Lecture 6: Commercial Media


Completely ready to write about this week’s lecture I pull out my note book only to find I wrote 3 whole pages of notes. Not the biggest motivation. But unlike I usual upbeat exciting lecture post (hint of sarcasm), I decided this one is going to be a bit more factual.
Putting it simply, commercial media is profit-driven media productions. It, unlike public media, receives no funding by the government. It survives on its own business successes while primarily come from advertisers. Commercial media has become a lot more common today which major players including, Ten, Win, News Limited and the list goes on. These major players produce things from newspapers to films and everything in between.
When looking at commercial media is it essential to look at its main forms and functions.

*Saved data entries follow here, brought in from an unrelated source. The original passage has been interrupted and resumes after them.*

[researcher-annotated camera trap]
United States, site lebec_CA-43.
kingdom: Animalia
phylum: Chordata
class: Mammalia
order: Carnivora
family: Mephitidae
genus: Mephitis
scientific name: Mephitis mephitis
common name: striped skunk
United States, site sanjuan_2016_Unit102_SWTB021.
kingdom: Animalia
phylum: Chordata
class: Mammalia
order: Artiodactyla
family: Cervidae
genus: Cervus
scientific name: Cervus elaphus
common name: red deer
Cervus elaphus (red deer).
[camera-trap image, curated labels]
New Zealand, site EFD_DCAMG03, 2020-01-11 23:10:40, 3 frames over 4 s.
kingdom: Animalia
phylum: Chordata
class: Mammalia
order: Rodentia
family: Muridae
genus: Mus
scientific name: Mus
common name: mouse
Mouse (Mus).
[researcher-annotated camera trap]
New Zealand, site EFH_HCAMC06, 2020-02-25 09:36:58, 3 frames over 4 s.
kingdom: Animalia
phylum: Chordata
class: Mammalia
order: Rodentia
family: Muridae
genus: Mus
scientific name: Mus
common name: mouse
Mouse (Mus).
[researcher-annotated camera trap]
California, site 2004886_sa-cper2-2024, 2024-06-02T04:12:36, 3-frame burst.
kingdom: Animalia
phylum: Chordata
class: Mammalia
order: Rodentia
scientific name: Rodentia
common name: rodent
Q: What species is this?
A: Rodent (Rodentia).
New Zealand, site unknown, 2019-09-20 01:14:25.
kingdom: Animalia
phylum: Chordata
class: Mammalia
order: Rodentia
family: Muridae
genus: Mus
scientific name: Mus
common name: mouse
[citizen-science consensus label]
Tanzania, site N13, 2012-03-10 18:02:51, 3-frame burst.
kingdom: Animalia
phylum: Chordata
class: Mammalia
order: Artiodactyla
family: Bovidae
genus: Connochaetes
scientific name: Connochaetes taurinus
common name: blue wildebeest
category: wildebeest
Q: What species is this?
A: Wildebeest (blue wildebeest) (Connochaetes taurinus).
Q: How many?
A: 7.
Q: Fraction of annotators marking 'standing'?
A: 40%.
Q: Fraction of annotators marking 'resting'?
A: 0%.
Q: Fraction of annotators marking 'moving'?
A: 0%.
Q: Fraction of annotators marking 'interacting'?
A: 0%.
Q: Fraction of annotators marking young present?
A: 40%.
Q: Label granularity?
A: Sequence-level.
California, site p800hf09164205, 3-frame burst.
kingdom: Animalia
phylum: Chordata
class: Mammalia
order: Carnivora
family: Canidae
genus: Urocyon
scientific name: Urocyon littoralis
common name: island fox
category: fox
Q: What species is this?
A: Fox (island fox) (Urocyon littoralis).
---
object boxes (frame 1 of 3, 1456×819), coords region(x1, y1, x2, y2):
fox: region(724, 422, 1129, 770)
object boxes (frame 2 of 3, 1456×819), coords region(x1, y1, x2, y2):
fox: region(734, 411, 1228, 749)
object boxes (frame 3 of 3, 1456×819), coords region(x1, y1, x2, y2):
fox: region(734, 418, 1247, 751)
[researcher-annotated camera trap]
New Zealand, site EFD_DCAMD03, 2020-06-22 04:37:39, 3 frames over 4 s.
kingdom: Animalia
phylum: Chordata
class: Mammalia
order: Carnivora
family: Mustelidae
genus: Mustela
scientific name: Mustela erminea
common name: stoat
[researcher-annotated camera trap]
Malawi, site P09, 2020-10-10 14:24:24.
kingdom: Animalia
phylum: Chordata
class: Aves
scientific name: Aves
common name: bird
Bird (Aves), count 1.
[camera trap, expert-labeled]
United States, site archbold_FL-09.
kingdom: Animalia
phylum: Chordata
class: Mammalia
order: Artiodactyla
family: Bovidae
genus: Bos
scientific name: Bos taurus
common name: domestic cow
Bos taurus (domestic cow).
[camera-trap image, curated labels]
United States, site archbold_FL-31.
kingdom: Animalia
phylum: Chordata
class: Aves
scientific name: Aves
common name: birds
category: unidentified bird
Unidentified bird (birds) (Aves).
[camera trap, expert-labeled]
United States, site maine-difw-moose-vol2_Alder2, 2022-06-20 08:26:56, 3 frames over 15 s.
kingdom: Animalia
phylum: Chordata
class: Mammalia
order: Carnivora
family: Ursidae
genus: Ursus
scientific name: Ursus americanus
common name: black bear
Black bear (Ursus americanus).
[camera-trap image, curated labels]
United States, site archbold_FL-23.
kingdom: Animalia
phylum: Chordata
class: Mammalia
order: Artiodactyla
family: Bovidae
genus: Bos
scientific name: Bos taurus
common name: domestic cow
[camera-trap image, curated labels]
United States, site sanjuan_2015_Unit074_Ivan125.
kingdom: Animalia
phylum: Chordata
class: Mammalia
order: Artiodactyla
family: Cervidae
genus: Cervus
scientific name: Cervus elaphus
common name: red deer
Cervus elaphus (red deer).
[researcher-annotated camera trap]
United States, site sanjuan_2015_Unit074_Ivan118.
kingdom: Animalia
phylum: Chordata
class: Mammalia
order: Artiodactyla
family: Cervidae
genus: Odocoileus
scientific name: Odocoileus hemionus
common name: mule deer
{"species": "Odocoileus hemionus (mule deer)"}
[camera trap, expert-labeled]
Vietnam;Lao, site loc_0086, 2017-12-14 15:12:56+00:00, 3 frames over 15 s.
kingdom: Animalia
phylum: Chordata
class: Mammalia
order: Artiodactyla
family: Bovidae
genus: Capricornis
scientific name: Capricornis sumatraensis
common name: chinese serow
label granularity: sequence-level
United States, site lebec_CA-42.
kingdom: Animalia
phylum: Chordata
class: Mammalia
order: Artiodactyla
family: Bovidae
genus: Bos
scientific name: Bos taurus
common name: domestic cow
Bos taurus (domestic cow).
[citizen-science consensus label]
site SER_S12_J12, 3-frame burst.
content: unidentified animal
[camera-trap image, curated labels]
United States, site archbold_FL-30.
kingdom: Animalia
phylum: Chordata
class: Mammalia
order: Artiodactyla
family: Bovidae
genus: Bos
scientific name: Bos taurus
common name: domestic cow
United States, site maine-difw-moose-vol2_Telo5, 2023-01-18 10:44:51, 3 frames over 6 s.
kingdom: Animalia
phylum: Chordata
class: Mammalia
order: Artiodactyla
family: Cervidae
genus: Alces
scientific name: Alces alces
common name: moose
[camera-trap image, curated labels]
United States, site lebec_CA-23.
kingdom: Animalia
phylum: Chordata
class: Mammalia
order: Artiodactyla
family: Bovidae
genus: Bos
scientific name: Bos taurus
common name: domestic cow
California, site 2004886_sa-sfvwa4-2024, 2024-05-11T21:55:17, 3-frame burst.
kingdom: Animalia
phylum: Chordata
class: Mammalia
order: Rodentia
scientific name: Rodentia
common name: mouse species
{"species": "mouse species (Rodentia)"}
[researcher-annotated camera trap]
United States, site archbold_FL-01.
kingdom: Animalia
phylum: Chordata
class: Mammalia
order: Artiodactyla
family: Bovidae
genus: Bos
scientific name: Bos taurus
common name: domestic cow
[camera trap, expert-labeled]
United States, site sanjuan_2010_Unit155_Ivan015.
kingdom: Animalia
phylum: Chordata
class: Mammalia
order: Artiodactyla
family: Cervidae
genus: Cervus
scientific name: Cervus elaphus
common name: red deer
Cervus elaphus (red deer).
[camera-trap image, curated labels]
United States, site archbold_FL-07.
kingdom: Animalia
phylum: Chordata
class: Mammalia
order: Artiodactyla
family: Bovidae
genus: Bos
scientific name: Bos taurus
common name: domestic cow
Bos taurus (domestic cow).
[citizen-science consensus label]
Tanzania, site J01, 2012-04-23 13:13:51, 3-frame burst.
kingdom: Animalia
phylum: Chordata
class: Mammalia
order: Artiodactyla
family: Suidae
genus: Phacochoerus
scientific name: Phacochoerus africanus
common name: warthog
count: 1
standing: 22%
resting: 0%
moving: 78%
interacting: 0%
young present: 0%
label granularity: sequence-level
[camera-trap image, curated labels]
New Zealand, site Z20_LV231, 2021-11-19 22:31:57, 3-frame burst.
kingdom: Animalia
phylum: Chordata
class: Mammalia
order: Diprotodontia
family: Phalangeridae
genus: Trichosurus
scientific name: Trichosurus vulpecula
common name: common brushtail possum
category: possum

The issue that arises is can commercial media really deliver on both commercial (profit) and social (‘public trust’) functions? Or is it just about the money?
Due to the social responsibilities of the media in a democratic society there are rules that are put in place to keep it under control.

P Formal State Requirement
P Legal Prescription

P State Oversight
P Statutory – Australia Communications and Media Authority

P Voluntary – Australia Press Council
There are a few other important factors that need to be noted. So much so that if I keep writing this is going to turn into a short novel. So I am going to leave it with some notes that seemed pretty important.

The Ethical Wall: guarantee of commercial-social functions

New controls on commercial media:  1. Government Agency – Regulating Content
                                                                    2. State Press Subsidies

                                                                    3. Licenced Journalism
Style of Commercial Media:  ‘Corrupt; lack of quality; profit over-rides social responsibility’ John McManus

So in the end what has this, commercial media, all led to. Due to the style of commercial media it has resulted in dumbing-down, tabloidization, the ‘desire to please’ and ‘mickey mouse’ news
So things aren’t looking to positive for commercial media. Especially with the decline of advertising revenue for broadcast media being down it means that:

Loss of revenue = loss of investment = loss of money for quality production = more bought-in content (less original) =more repeats of US sitcoms, more reality TV.
Not the nicest looking equation that is for sure.

I wonder if public media can do any better.